Jak się je robi
Lustro Salomona jest, jak wiadomo, jedną z największych arcydzieł sztuki magicznej, mającej olbrzymie znaczenie dla wszystkich ludzi, stosunków i czasów w prywatnem życiu i rządowem nawet dla panującego monarchy.
Bo posiadając to lustro nie tylko można każdemu śmiertelnikowi w mózg nim wejrzeć i w serce, ale natychmiast dowiedzieć się co doprawdy myśli i czuje i historję przeszłości w niem ujrzeć i w najdalszą przyszłość spojrzeć. Gdyby można w nim dokładnie ujrzeć, co w najbliższej przeszłości się stało i co w przyszłości się stanie, to obraz byłby tak zupełny, jak tylko można sobie wyobrazić.
Gdy się chce przeszłość ujrzeć, to trzeba je trzymać na piersiach, gdy się chce człowieka usposobienie zbadać, to się je kładzie do kieszeni i myśli i uczucia wyraźnie się w jego oczach wyczyta kogo się chce zbadać.
Król Salomon poleca to lustro zrobić w ten sposób:
Bierze się dobrze polerowaną błyszczącą płytę stalową i pisze się na niej krwią białego gołębia następujące słowa: Jehowa, Eloim, Mutathon, Adonaj i kładzie się tę płytę w kawałek nowego niepranego zupełnie czystego płótna. Jak tylko się nów księżyca spostrzeże, bo w tej porze to należy zrobić, to trzeba stanąć w chwili zachodu słońca w oknie, spojrzeć w niebo i z nabożeństwem rzec:
Podczas tego powołania trzeba określić ziemię około tego stosu w trójkąt trzema krzyżami, krzyż mocny czerwony, krzyż ażurowy niebieski i krzyż rzymski, a nad krzyżem niebieskim zawieś to lustro na srebrnej nici.
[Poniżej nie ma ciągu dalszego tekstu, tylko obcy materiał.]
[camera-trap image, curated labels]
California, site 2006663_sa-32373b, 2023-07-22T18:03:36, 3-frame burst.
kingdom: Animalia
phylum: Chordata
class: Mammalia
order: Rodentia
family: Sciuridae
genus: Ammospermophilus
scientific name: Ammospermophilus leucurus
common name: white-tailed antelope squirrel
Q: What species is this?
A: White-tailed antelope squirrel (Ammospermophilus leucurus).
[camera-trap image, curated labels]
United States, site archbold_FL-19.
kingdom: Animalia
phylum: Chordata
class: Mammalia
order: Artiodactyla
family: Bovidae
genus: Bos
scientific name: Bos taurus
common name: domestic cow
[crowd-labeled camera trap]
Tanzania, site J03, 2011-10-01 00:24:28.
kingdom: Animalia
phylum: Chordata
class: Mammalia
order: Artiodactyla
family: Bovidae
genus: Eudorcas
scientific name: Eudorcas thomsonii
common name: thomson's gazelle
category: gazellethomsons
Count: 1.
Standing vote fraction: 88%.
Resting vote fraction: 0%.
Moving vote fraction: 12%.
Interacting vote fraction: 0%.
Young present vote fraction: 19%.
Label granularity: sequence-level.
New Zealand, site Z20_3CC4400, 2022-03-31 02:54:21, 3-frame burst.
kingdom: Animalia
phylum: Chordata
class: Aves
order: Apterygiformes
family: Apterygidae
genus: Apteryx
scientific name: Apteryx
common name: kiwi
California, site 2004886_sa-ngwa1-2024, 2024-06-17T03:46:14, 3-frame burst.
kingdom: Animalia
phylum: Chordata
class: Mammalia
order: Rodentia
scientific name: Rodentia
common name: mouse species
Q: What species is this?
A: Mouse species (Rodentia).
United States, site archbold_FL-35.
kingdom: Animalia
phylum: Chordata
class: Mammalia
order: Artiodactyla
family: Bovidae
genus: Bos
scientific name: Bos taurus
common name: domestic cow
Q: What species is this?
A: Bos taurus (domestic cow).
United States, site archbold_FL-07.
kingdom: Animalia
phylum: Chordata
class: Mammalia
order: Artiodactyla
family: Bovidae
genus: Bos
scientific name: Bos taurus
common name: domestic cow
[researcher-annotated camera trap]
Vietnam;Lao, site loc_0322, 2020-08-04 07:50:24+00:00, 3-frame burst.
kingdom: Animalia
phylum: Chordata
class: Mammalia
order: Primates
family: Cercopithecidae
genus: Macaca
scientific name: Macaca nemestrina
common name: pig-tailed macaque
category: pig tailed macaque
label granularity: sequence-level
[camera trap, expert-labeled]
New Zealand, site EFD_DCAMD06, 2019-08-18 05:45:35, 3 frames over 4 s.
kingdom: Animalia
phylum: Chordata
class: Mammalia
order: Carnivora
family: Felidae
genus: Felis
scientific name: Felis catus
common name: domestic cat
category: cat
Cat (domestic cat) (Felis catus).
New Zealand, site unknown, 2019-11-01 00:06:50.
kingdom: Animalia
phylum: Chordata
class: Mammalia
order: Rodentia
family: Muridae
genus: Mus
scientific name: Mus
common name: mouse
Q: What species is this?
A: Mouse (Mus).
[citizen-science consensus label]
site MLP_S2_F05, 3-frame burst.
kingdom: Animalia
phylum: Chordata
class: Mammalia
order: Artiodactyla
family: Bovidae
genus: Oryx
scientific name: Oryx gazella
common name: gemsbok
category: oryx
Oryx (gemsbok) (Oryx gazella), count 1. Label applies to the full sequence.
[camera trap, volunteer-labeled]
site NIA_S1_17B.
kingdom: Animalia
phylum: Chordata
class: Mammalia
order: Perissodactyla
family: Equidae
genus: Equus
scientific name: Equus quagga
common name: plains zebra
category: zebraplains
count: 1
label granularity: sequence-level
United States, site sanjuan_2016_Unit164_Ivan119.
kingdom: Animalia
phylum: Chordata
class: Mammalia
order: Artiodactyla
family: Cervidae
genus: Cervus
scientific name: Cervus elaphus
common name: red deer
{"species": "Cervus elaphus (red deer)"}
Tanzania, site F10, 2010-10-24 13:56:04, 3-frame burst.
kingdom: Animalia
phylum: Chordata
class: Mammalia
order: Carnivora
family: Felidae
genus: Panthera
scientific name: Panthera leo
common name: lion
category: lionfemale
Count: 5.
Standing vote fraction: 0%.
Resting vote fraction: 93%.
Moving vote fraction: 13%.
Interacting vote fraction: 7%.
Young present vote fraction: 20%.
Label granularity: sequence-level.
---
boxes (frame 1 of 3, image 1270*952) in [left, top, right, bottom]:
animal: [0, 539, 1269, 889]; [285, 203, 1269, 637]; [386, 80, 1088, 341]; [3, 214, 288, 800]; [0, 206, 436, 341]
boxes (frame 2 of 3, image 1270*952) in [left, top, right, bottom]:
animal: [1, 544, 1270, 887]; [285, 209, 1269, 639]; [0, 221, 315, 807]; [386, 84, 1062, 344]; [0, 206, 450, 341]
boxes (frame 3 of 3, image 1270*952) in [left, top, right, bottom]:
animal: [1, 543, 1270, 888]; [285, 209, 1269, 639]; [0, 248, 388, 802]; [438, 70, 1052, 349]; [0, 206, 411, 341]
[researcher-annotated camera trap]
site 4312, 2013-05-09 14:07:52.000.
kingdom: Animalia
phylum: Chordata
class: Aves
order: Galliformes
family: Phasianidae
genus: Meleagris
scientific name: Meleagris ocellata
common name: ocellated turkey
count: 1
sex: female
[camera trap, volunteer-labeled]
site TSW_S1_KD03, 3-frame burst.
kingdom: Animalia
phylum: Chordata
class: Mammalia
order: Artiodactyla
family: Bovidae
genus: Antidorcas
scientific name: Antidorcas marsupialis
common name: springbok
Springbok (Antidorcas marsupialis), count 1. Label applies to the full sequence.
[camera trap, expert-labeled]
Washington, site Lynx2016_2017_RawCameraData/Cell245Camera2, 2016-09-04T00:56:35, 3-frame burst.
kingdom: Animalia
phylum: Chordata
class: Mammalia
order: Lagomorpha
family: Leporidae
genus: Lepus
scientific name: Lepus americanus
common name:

Przez 48 dni trzeba dokładnie potem chodzić przy wschodzie słońca i zachodzie słońca do tego lustra i odmówić powyższe powołanie.
Czterdziestego dnia zobaczysz anioła Amail obliczem okaże ci się w postaci pięknego dziecka.
Trzeba go powitać ręką na sercu i trzema pokłonami, potem go grzecznie poprosić, aby swemu towarzyszowi niewidzialnemu, który z nim przyjdzie, rozkazał na jego zawołanie i życzenie być posłusznym.
Trzeba uważać, że nie zawsze czasu 48 dni potrzeba, aby takie lustro zrobić, gdyż ten dobroduszny duch już po 14 dniach się ukaże i błagającego wysłucha. Trzeba potem duchowi skromnie swe życzenia wypowiedzieć i prosić go na każde zawołanie łaskawie przybyć.
Gdy życzenia proszącego wypełnił, to zwrócić się następnemi słowami do niego: „Amail, qui venisti et mihi famulatus es ab in pace et tibi redire ad me placeat, quotiens te vocaveros”.
Potem uczyń serdecznym palcem lewej ręki trzy razy znak krzyża na lustrze i trzy na piersiach. Aby zupełny postęp osiągnąć, trzeba mówić z duchami wielkiej wiedzy, które te przymioty w sobie łączą, których posiadać mało ludzi tylko o sobie myśleć może. Największą łaskę udziela Niebo i tak zawsze tylko wybranym, choć te tak zwane dni szczęścia nie zawsze się wybrańcami zwać mogą. Huwatz! Huwatz! Huwatz!
źródło: Prawdziwy Ognisty Smak z dwudziestu foljałów Ksiąg Salomonowych ułożony, Warszawa 1936.